▶ _Task directions_: In the records below, find the line with "QSC KS118 3,600W" and the line with "Ride Fast 500". Print both exactly, along with every line between them, and no other line.

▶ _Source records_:
Content starts

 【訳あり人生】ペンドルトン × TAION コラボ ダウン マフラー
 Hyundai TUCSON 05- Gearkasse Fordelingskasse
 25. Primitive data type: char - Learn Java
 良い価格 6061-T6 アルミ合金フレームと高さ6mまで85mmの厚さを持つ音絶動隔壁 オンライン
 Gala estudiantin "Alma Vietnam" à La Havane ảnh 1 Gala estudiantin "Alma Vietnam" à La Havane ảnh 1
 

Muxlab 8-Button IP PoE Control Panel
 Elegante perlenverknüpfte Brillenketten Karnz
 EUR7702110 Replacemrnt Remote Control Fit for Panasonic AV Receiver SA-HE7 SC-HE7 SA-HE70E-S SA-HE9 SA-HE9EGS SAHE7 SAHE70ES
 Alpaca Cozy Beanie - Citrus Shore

Content ends
Content starts

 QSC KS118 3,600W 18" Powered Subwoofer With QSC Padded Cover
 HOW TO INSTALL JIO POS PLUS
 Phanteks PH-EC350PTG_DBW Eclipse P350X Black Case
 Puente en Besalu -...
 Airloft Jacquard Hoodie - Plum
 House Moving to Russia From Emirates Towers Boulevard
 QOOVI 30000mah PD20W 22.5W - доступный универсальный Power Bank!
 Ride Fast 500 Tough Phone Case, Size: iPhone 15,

Content ends
Content starts

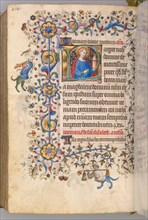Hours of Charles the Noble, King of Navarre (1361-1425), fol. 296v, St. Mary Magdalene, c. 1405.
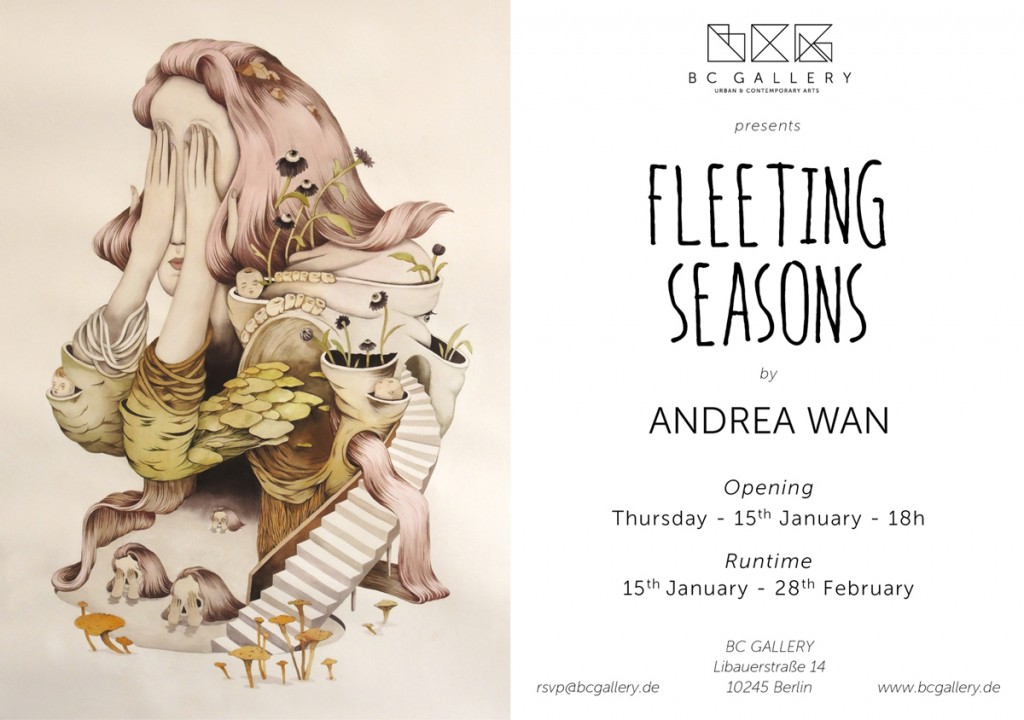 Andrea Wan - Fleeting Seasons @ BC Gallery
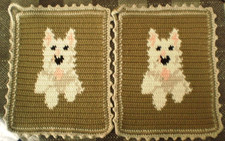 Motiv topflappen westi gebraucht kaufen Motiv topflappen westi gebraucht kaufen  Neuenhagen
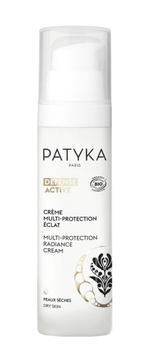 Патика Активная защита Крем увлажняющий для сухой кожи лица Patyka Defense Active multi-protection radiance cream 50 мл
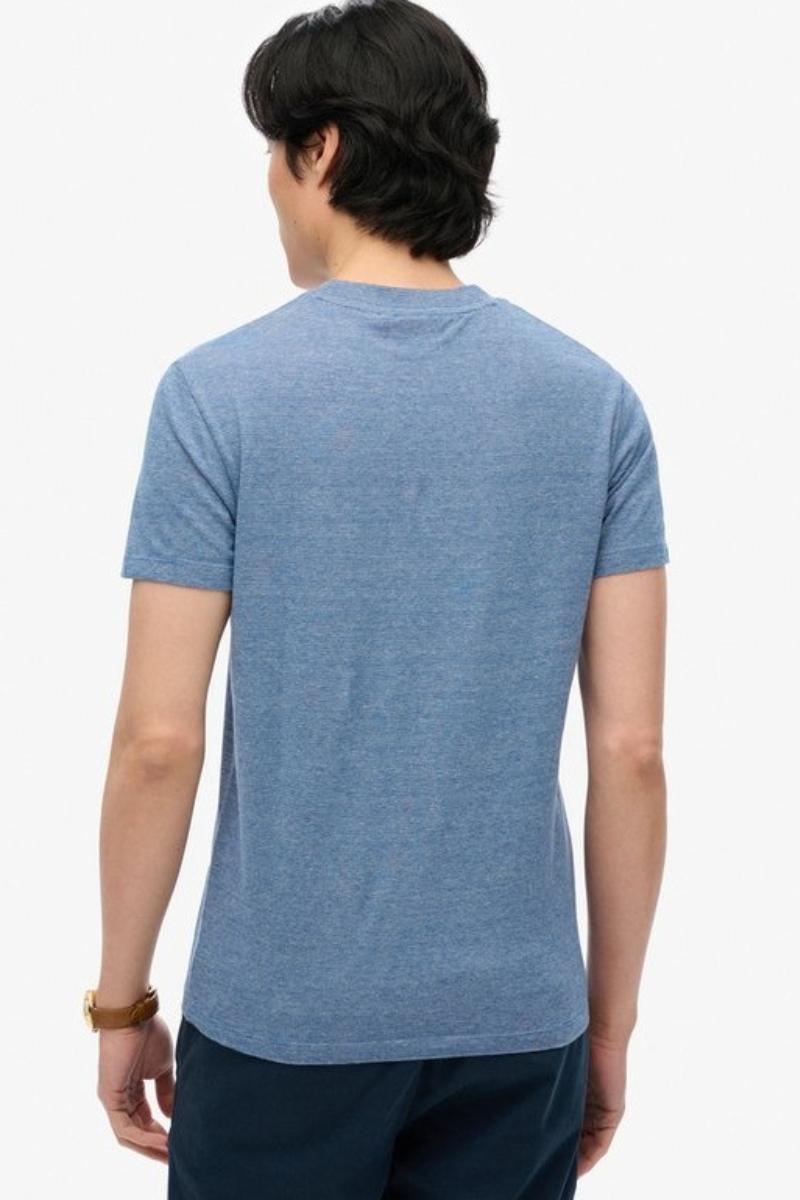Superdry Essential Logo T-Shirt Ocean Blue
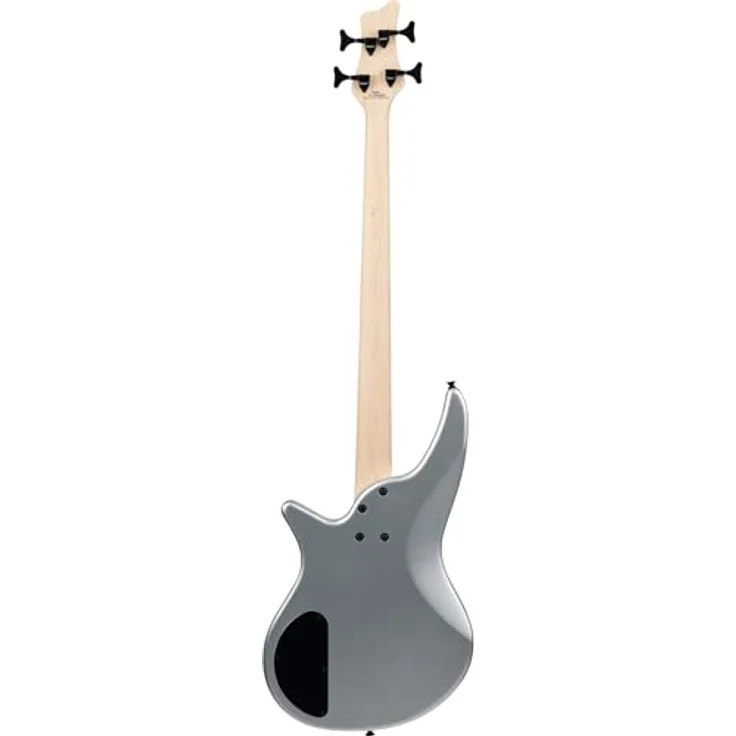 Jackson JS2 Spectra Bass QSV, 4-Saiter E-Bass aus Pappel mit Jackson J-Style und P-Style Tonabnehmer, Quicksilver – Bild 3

Content ends

▶ _Task response_:
 QSC KS118 3,600W 18" Powered Subwoofer With QSC Padded Cover
 HOW TO INSTALL JIO POS PLUS
 Phanteks PH-EC350PTG_DBW Eclipse P350X Black Case
 Puente en Besalu -...
 Airloft Jacquard Hoodie - Plum
 House Moving to Russia From Emirates Towers Boulevard
 QOOVI 30000mah PD20W 22.5W - доступный универсальный Power Bank!
 Ride Fast 500 Tough Phone Case, Size: iPhone 15,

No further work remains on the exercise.